The last thing I wanted to do was drag my kids through a messy divorce, a heated custody battle or court appearances. I also knew that I did not want a judge (read: a stranger) telling me how my kids were going to be raised. This was my family, and while it wasn’t normal to most people, it was still mine. I read everything I could get my hands on and spent countless hours researching the collaborative divorce process. I finally approached my husband about it, and he agreed to proceed. We did not hire attorneys or ever appear before a judge. We discussed our priorities for our children as they came to us, sometimes via internet chat, sometimes via phone, and sometimes over a bottle of wine after the kids went to bed. It was harder than expected to condense almost nine years of marriage and forecast almost fifteen years of childrearing into a dollar amount. All of the issues are emotional, but even the difficult ones like custody and visitation were discussed and resolved amicably. We were a business after all, and our product’s success was paramount to our personal desires.

After our discussions, I wrote up the marital separation agreement, filed the motions and orders with the court and made an appointment with a mediator. After the mediator checked our terms and re-wrote them in legalese, we spent one morning at the courthouse together to file the paperwork. A couple of hours, tons of copies, a book of stamps and some deep breaths later, I filed the paperwork and prayed that it all met the state minimums. And so began the waiting game. When the envelopes came back through the mail with the giant red stamp saying ‘judgment filed,’ I breathed a sigh of relief and choked back some tears. I didn’t have a law degree or any experience writing a divorce, but I am a friend and a mother who knew that collaborative mediation was the best for my family.
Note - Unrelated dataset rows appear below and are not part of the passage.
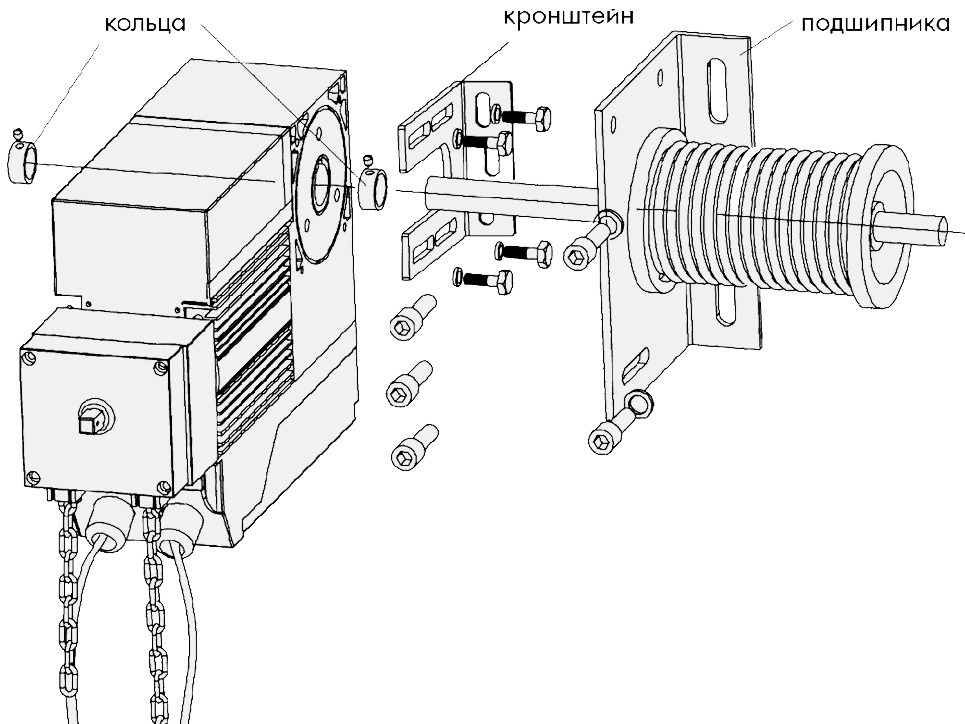 кольца

кронштейн

подшипника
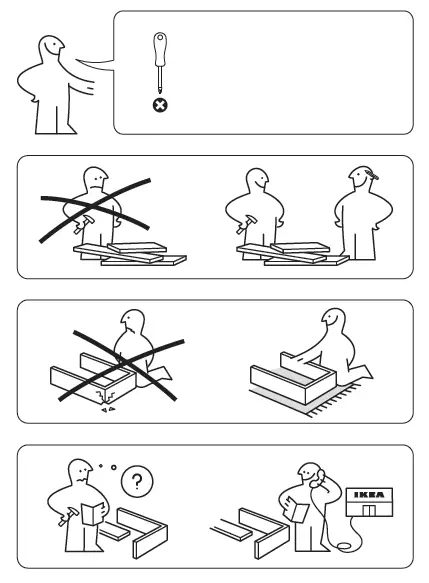 ?

IKEA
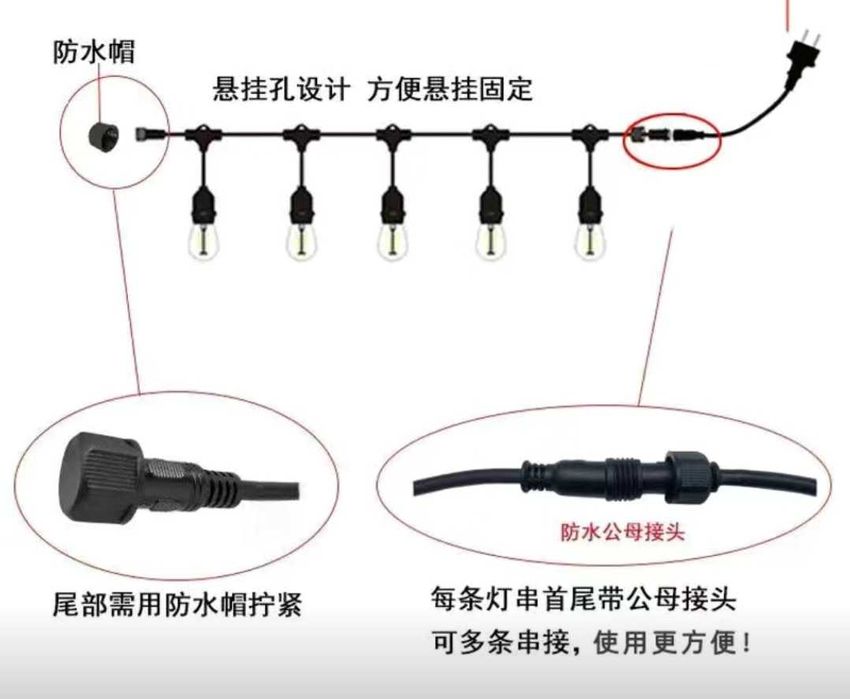 防水帽

悬挂孔设计 方便悬挂固定

防水公母接头

尾部需用防水帽拧紧

每条灯串首尾带公母接头
可多条串接，使用更方便！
As I write this today, I am 1,500 miles from my old life. There are parts of my life that made the move with me, and parts that did not. I will always be thankful to the Marine Corps for sponsoring the adventure of the past nine years. The Corps taught me that I really can pack up and move anywhere, and bloom wherever I am planted. During deployments, the Corps simultaneously nurtured my sense of independence and exposed my vulnerable emotions. It provided me an opportunity to serve my community, show my pride in our service members, and establish forever friends. The first few bars of the National Anthem or the Marine’s Hymn will forever make me swell with pride and look back with fond memories of my time as a Marine spouse.
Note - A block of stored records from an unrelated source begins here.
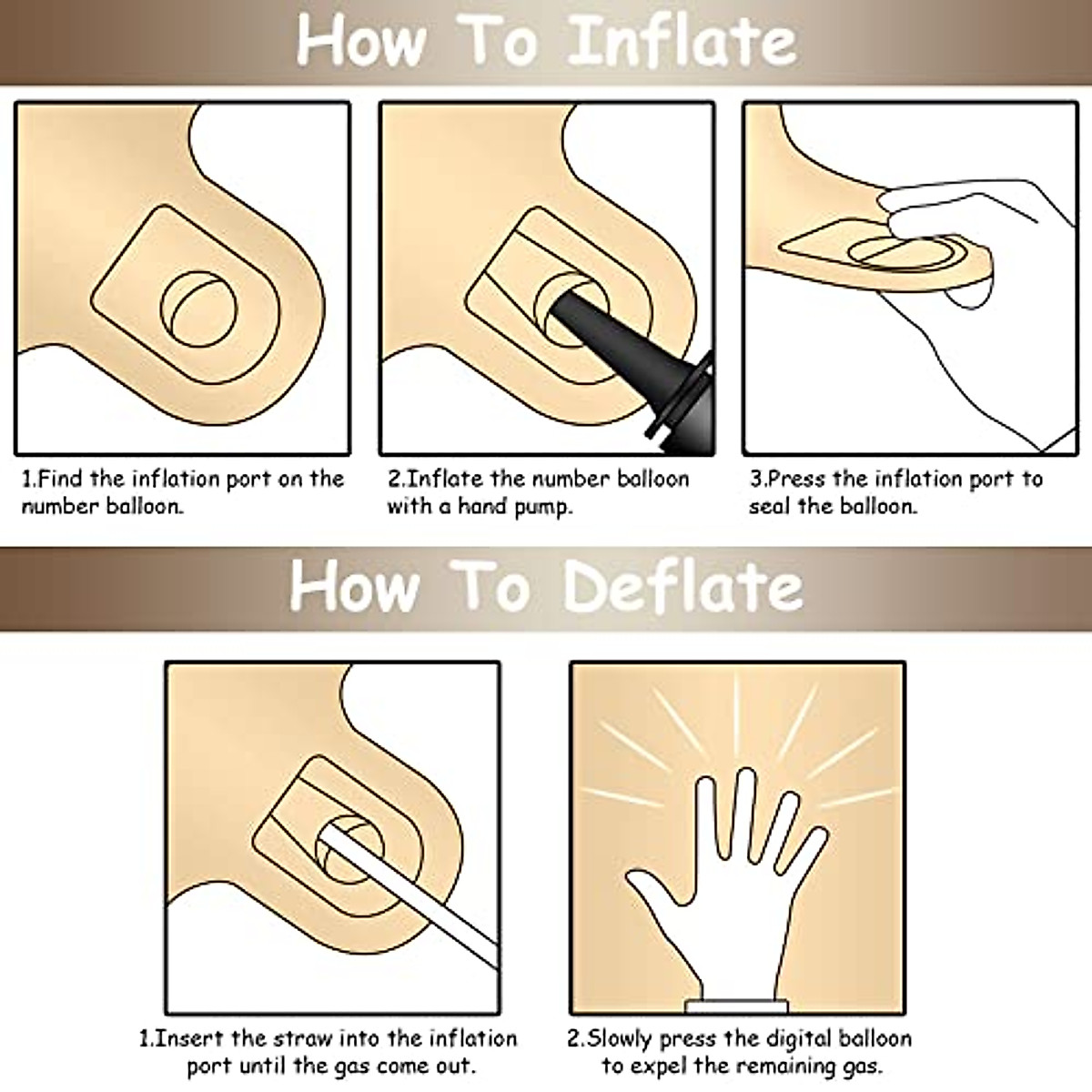 How To Inflate

1.Find the inflation port on the number balloon.

2.Inflate the number balloon with a hand pump.

3.Press the inflation port to seal the balloon.

How To Deflate

1.Insert the straw into the inflation port until the gas come out.

2.Slowly press the digital balloon to expel the remaining gas.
Eighteen months ago, I had no idea how quickly my life would change. I felt alone, afraid and ashamed. The circumstances may be a little different, but I pray that my story reaches someone else going through a similar process. You are not alone, there’s nothing to be ashamed of, and hope is hiding somewhere in this big mess. I genuinely hope that I am a dying breed and that there won’t be many more straight military spouses of LGB service members. The repeal of DADT provides hope for openly gay service members, but it also prevents the hurt and brokenness for straight spouses. To put it bluntly, if you are gay or think you might be gay, re-read this story before you consider marrying a straight spouse. Think about him or her and think about your future children. While I wouldn’t change this part of my life, I wouldn’t wish this journey on anyone. Part of my story was written for me, but I’m working on the next chapter all by myself. My kids and I have moved out of the state, into a new home, and I’ve started a new job. We’re enjoying a soft landing into our new life and our new future. I’m still defining ‘normal’ while healing and nurturing our children, but I am confident that hope lies on the next page of the story of my life.

Meredith Simpson is the former spouse of Marine Capt. and OutServe Editor Neal Simpson. She currently lives in Texas with their children, where she works for a university teaching leadership development while enjoying the next chapter of her life.